-------- QUOTED TEXT --------

The static flash fire theory
This is a condition in which static electricity apparently builds up to such dangerous levels in the human body that a sparking discharge can ignite clothing.
A noticeable static electricity shock typically measures 3,000 volts, created by performing certain activities. The charge can build up to much greater levels depending on other conditions such as humidity. Walking across a carpet can create a potential difference of 1,500 to 35,000 volts. 
Static discharges can ignite petrol fumes at filling stations, and are one suspected cause of filling station explosions which are popularly (but erroneously) believed to be caused by emissions from mobile phones.
Seventy per cent of such incidents occur in cool dry weather, which favours the buildup of static.
The phenomenon of massive static charges on human bodies was first noted by the late professor Robin Beach of the Brooklyn Polytechnic Institute .
Professor Beach believed that some people could build up a sufficient static charge to ignite combustible materials in contact with their bodies. While putting this forward as a possible cause of SHC reports, Beach did not believe there was a connection to allegedly genuine SHC as no known form of electrostatic discharge could cause the tissues of the human body to ignite.
In static flash fire cases, the voltage that builds up is much higher, producing bright flashes capable of illuminating dark surroundings, or shimmering flame-like effects, depending on circumstances. In some cases, the charge is apparently sufficient to ignite dust or fluff clinging to clothing, which may then set clothing alight.

-------- SUPPLIED ENTRIES --------

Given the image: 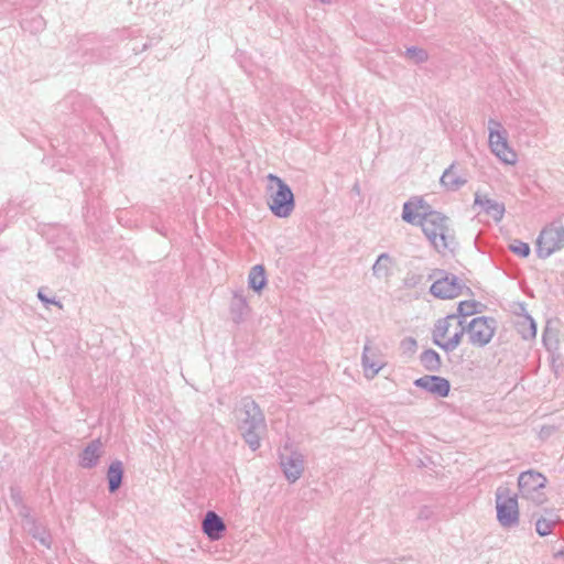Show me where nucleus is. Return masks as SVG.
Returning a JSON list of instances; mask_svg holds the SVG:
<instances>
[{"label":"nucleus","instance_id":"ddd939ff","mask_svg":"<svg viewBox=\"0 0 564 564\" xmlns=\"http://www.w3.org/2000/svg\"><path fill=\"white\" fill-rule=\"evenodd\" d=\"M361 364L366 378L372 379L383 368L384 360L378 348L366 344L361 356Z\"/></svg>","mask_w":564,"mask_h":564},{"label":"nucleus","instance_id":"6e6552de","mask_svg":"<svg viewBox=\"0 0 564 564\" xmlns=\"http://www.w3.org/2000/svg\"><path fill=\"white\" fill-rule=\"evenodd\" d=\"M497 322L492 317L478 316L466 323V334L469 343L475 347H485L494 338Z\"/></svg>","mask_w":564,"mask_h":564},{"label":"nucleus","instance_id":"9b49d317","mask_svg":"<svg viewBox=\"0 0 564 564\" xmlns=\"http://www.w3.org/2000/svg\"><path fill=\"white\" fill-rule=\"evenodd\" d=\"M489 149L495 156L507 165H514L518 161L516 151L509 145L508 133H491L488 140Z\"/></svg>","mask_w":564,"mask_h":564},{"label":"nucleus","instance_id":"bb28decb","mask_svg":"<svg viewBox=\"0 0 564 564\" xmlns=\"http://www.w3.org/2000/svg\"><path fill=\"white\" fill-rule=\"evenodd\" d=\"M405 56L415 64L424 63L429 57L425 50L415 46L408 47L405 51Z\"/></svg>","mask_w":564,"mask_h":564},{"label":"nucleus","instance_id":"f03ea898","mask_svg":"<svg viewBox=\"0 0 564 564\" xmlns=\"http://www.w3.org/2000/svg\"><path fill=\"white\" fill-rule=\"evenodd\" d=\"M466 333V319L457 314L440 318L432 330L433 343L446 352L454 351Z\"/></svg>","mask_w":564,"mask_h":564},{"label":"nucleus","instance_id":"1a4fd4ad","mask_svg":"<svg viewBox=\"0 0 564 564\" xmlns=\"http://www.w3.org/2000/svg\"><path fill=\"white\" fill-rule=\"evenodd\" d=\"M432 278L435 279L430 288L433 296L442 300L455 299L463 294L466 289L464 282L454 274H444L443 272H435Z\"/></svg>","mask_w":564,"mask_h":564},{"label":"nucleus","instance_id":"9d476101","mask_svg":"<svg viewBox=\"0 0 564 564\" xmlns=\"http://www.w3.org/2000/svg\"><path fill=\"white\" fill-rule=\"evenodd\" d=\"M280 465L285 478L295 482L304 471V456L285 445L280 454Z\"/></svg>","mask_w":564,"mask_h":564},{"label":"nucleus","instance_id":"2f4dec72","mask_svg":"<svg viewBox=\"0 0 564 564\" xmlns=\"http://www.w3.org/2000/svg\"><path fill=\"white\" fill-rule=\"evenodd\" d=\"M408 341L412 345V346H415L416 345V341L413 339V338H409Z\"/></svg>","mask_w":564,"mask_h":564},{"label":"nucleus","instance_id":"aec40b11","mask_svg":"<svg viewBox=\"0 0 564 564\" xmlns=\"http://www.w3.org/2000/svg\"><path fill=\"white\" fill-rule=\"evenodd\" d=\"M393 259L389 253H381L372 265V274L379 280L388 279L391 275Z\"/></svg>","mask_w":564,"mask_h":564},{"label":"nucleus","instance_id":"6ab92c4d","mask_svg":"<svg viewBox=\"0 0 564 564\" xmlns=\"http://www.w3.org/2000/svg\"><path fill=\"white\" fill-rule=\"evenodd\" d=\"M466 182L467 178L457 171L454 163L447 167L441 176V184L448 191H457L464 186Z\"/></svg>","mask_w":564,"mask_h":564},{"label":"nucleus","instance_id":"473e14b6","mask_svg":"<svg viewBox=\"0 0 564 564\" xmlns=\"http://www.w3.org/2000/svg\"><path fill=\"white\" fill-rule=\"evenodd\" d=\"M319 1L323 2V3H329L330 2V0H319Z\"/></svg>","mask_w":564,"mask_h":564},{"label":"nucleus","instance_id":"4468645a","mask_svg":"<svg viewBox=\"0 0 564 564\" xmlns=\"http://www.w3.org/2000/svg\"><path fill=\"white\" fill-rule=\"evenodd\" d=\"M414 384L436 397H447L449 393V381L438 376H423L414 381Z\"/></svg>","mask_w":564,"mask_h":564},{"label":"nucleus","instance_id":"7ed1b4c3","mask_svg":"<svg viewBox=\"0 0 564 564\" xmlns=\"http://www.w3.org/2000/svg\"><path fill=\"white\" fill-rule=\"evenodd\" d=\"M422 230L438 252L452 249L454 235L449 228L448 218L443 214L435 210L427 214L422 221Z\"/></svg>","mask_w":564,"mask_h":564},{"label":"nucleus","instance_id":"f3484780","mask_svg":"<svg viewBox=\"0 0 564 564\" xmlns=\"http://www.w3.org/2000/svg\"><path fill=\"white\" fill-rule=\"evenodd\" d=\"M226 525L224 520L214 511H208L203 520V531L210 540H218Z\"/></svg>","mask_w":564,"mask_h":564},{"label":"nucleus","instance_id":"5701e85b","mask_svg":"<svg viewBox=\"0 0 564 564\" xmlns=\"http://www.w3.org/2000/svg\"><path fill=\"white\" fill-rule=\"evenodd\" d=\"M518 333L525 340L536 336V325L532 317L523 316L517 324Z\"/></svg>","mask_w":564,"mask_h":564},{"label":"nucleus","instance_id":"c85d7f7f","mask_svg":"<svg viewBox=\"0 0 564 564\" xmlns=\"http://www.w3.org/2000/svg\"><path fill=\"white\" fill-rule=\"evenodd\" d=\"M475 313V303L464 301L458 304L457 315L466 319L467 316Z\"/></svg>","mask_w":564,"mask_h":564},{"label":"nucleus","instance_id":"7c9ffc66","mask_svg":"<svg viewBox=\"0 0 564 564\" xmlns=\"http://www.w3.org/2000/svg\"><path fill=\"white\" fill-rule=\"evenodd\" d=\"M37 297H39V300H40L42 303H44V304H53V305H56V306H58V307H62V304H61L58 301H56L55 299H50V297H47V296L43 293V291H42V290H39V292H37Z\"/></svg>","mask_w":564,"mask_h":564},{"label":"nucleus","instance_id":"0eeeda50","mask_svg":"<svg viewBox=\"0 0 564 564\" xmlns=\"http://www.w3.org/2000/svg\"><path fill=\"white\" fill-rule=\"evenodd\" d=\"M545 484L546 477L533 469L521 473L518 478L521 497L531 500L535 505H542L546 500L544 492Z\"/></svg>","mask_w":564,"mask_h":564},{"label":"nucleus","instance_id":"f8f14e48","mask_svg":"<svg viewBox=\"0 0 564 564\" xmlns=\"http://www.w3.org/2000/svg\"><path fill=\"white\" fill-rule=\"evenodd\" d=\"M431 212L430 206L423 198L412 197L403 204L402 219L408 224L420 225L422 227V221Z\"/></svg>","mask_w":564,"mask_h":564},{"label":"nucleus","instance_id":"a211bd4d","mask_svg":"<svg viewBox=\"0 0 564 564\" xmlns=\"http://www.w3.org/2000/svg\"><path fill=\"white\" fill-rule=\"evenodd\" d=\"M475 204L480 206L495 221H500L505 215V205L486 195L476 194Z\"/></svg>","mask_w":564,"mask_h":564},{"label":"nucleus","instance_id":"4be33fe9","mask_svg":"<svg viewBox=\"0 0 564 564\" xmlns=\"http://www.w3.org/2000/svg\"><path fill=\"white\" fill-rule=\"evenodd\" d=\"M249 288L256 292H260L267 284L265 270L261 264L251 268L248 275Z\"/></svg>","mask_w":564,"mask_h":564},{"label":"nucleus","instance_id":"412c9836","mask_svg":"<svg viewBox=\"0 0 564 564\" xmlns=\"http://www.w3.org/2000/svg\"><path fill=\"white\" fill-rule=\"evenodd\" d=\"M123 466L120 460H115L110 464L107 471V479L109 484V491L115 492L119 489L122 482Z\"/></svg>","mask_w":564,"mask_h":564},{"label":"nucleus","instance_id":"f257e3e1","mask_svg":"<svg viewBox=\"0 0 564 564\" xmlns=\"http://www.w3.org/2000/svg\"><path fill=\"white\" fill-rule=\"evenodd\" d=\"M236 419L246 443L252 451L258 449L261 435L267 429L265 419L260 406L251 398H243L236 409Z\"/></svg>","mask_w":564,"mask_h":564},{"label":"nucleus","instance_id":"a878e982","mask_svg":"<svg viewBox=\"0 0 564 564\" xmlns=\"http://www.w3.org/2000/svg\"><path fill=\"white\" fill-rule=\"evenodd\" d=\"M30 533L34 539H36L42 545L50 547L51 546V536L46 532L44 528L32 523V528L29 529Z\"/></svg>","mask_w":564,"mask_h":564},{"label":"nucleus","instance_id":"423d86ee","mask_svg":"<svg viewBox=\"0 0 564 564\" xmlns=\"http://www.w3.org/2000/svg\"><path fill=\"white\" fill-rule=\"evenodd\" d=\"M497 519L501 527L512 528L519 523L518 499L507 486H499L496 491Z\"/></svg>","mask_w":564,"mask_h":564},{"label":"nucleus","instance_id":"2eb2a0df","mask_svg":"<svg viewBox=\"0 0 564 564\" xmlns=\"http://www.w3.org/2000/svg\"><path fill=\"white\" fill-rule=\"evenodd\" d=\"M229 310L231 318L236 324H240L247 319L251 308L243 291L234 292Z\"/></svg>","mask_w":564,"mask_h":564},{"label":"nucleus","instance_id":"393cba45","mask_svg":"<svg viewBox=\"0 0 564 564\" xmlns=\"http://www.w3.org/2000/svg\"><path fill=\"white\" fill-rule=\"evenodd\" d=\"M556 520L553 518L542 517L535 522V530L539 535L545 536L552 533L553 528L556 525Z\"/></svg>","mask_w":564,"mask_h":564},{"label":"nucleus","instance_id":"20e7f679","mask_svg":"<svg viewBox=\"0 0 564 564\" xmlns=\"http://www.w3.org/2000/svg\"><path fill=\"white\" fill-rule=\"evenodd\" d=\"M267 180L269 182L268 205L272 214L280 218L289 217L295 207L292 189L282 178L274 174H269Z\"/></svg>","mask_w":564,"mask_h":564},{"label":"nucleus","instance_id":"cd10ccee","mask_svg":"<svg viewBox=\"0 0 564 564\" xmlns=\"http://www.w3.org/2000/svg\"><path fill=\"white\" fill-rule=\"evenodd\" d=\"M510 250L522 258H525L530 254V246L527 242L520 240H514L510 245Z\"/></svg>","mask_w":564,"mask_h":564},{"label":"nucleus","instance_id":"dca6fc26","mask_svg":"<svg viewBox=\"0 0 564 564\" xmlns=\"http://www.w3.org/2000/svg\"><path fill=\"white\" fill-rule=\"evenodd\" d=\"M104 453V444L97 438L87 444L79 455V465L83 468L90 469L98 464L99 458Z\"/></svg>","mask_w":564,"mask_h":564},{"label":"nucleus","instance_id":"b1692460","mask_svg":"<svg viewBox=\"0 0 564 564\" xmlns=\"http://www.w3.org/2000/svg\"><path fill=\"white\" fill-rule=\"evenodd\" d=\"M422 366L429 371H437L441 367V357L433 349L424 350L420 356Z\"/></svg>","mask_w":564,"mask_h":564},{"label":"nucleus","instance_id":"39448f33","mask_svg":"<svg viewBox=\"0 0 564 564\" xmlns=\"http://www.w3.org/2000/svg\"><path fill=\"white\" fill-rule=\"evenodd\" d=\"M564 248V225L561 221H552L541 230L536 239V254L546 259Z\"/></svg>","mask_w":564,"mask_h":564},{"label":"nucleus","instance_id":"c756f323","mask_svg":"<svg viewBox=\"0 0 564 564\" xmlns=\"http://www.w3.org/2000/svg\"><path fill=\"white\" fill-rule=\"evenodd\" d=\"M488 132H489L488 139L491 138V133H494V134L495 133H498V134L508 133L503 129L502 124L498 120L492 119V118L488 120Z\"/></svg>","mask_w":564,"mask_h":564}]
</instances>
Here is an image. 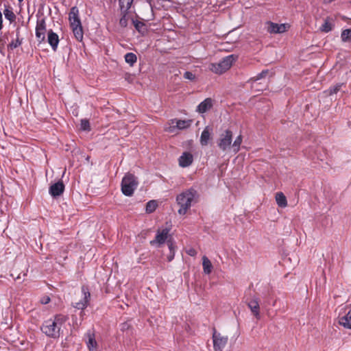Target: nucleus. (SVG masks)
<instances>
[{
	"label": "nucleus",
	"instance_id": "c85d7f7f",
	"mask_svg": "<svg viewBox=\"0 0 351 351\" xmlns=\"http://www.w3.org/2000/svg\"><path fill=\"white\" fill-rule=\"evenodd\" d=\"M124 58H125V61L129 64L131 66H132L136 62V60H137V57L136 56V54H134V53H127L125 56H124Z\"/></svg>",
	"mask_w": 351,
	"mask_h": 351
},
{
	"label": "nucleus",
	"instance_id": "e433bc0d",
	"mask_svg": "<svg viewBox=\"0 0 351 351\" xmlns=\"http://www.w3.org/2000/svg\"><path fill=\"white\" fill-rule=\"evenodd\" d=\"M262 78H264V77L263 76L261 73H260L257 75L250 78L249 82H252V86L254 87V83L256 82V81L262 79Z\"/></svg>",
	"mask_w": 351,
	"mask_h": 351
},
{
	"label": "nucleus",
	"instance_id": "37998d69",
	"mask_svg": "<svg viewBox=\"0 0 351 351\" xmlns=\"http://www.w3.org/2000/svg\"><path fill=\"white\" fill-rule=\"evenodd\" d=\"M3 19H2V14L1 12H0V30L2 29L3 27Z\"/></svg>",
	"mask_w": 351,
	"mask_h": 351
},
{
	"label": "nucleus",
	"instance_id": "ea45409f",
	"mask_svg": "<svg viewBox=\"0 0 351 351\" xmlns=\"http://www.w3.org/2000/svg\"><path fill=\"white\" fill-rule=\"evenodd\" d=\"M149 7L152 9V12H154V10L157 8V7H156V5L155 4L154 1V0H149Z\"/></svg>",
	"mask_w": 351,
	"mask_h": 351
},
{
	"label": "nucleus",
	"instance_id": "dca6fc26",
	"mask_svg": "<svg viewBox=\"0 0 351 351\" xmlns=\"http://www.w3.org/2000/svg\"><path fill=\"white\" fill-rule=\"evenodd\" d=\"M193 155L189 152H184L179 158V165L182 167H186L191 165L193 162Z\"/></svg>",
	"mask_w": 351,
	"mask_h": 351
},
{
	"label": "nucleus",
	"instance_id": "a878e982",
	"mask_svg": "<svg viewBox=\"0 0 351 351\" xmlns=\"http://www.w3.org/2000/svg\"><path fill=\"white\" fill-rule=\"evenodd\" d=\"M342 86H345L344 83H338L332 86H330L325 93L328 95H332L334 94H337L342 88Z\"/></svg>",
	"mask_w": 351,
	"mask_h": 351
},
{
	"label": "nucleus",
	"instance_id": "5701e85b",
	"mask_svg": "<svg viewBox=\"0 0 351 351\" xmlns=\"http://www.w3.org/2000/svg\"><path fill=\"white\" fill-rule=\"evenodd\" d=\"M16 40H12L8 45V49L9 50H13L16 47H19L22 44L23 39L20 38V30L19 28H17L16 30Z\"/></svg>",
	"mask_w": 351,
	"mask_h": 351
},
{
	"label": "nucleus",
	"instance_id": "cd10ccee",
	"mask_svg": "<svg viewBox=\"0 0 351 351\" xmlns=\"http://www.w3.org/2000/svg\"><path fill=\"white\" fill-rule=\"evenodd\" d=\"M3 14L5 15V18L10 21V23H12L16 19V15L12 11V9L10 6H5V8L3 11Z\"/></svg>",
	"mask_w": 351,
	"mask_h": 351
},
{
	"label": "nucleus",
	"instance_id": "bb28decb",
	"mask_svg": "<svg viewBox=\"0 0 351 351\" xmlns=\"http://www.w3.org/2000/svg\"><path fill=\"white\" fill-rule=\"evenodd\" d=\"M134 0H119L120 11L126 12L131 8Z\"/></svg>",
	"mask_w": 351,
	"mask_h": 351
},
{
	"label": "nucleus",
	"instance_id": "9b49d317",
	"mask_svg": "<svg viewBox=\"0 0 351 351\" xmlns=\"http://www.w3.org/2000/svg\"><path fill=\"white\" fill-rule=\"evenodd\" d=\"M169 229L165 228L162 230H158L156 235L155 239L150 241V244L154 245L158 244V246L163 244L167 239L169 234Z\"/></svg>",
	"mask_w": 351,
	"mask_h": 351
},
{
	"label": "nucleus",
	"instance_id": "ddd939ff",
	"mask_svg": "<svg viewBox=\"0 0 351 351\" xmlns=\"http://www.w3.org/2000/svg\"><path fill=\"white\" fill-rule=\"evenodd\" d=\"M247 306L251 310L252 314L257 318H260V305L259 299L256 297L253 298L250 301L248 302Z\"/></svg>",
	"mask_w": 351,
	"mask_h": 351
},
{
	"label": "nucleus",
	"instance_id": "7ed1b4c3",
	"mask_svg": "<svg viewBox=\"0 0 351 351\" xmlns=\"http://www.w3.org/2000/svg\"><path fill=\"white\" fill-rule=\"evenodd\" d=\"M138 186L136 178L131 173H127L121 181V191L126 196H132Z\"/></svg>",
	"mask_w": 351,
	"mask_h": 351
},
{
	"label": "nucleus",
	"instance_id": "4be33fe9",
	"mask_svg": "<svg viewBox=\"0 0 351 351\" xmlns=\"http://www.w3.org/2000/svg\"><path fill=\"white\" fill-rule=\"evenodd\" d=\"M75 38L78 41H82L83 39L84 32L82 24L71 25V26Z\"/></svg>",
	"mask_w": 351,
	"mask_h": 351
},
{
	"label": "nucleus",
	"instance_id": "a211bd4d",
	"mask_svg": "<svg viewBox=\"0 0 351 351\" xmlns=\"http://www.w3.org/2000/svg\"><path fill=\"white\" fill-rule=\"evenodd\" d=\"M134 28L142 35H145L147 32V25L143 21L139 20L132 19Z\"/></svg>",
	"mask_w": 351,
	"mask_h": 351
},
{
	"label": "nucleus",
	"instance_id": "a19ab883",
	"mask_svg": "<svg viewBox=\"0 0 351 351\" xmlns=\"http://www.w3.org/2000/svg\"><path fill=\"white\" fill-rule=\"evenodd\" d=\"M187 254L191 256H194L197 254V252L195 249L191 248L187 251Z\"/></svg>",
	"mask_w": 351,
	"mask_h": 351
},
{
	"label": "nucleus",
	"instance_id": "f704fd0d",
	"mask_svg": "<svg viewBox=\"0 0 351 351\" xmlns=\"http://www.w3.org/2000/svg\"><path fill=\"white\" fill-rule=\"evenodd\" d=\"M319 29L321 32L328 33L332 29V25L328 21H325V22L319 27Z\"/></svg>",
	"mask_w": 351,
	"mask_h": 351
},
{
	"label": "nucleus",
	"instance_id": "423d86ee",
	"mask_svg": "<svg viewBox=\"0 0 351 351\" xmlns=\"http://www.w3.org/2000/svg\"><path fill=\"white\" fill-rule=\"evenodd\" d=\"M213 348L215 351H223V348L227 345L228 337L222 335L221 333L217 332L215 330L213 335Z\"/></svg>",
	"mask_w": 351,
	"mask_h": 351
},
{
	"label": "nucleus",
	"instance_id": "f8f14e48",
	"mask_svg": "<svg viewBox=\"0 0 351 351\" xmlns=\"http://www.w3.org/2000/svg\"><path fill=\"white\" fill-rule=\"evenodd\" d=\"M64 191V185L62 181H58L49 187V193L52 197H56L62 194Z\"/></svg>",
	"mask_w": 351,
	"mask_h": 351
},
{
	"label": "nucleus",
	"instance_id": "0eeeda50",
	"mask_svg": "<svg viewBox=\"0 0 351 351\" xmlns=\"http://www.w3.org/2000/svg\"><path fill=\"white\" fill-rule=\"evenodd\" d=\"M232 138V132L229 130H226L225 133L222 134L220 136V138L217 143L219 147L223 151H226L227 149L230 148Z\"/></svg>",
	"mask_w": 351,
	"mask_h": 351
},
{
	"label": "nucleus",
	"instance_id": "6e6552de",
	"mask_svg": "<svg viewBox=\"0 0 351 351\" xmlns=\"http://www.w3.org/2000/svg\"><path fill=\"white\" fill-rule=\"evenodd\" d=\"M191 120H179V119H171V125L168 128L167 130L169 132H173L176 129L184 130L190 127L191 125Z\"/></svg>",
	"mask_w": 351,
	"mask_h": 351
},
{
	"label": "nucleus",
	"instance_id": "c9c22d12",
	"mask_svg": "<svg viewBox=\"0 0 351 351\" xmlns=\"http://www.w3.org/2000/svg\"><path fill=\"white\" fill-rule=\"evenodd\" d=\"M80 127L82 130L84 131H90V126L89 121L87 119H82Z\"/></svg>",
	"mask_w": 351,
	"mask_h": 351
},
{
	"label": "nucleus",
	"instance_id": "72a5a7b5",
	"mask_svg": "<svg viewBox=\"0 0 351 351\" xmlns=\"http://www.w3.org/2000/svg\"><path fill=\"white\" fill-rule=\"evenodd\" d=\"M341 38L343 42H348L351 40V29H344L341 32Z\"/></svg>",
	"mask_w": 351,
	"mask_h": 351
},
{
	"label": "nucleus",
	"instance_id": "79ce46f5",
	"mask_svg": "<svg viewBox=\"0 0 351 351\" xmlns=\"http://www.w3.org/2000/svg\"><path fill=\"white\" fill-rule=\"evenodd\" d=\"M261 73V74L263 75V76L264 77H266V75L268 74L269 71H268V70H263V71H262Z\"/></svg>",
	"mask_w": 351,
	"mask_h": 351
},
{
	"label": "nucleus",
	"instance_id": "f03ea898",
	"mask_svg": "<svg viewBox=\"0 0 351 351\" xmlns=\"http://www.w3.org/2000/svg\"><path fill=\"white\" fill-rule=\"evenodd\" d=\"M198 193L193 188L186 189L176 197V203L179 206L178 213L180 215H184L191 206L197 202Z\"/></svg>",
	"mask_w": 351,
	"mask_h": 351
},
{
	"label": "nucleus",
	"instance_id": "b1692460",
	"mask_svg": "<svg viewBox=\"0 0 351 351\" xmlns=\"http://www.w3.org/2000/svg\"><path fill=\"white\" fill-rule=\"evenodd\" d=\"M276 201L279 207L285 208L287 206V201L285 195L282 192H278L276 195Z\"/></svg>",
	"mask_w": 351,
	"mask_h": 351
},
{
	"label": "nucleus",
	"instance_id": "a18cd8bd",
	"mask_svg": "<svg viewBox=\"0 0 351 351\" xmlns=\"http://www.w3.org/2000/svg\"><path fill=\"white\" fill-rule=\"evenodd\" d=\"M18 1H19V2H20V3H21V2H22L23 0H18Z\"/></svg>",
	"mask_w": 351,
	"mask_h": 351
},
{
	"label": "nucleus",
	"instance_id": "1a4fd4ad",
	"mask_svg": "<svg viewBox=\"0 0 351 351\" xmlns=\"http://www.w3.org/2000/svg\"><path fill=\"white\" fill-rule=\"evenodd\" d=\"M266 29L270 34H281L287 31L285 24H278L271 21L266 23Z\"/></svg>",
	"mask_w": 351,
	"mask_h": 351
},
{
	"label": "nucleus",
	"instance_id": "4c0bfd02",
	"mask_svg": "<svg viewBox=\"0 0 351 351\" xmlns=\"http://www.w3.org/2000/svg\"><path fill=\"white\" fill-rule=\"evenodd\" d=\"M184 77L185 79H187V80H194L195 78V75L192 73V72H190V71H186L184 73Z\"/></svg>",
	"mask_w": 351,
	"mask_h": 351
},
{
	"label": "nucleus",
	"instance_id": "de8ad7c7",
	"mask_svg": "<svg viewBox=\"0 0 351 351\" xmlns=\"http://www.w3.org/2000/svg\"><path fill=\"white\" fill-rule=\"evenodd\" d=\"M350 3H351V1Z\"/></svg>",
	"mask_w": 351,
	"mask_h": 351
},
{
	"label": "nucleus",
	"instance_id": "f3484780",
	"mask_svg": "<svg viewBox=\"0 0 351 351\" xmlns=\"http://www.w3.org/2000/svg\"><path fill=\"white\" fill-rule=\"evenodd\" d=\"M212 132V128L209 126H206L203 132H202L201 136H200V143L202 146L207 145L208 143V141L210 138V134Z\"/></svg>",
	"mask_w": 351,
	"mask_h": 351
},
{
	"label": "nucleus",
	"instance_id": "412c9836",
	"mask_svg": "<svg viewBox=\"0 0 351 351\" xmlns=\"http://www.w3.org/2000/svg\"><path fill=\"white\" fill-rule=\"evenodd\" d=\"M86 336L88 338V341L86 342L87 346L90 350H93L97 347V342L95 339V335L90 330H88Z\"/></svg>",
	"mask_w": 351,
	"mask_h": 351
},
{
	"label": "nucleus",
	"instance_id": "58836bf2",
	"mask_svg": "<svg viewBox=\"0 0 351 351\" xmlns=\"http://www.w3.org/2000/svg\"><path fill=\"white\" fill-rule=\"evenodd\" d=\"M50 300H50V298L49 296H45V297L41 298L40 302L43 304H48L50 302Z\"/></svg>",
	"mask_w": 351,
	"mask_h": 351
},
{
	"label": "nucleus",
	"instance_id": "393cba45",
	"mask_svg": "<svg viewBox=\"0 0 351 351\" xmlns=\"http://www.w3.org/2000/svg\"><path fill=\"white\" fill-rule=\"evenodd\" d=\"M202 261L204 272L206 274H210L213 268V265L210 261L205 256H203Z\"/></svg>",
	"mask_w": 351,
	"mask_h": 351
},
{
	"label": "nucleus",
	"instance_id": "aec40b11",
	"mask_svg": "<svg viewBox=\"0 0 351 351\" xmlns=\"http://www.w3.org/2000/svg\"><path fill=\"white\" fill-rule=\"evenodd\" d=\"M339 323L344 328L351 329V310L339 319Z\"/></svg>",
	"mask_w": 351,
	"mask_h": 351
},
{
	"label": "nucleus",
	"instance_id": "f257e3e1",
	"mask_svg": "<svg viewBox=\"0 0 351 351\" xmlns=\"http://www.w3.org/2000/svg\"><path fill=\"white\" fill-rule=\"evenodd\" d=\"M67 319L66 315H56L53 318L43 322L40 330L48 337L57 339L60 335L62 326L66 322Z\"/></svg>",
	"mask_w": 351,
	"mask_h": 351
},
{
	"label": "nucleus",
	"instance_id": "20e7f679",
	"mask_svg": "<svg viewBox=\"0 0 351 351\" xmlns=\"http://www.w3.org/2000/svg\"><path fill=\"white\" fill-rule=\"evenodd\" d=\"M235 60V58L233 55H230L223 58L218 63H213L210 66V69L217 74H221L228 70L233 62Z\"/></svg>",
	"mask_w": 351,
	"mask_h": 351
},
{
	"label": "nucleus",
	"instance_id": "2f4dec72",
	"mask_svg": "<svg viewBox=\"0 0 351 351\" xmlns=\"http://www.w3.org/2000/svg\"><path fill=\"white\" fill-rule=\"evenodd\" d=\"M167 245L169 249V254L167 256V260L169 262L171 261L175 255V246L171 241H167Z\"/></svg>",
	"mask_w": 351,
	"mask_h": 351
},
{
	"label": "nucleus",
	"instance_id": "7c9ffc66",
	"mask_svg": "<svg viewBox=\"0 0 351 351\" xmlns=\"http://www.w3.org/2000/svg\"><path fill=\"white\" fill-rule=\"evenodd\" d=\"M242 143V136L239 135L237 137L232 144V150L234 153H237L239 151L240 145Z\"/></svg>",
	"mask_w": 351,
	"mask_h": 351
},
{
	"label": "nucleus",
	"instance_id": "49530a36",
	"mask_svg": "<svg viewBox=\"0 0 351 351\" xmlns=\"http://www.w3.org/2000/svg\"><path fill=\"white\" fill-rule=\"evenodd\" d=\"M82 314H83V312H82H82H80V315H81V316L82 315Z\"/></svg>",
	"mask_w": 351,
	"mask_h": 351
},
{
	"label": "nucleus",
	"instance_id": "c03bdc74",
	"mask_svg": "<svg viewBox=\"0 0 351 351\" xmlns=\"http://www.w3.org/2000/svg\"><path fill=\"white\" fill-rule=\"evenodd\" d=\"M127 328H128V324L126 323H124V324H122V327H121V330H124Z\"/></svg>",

--------

**TO DO**
Copy out the full passage on the static flash fire theory that appears above the lines, word for word.

**TASK SOLUTION**
The static flash fire theory
This is a condition in which static electricity apparently builds up to such dangerous levels in the human body that a sparking discharge can ignite clothing.
A noticeable static electricity shock typically measures 3,000 volts, created by performing certain activities. The charge can build up to much greater levels depending on other conditions such as humidity. Walking across a carpet can create a potential difference of 1,500 to 35,000 volts. 
Static discharges can ignite petrol fumes at filling stations, and are one suspected cause of filling station explosions which are popularly (but erroneously) believed to be caused by emissions from mobile phones.
Seventy per cent of such incidents occur in cool dry weather, which favours the buildup of static.
The phenomenon of massive static charges on human bodies was first noted by the late professor Robin Beach of the Brooklyn Polytechnic Institute .
Professor Beach believed that some people could build up a sufficient static charge to ignite combustible materials in contact with their bodies. While putting this forward as a possible cause of SHC reports, Beach did not believe there was a connection to allegedly genuine SHC as no known form of electrostatic discharge could cause the tissues of the human body to ignite.
In static flash fire cases, the voltage that builds up is much higher, producing bright flashes capable of illuminating dark surroundings, or shimmering flame-like effects, depending on circumstances. In some cases, the charge is apparently sufficient to ignite dust or fluff clinging to clothing, which may then set clothing alight.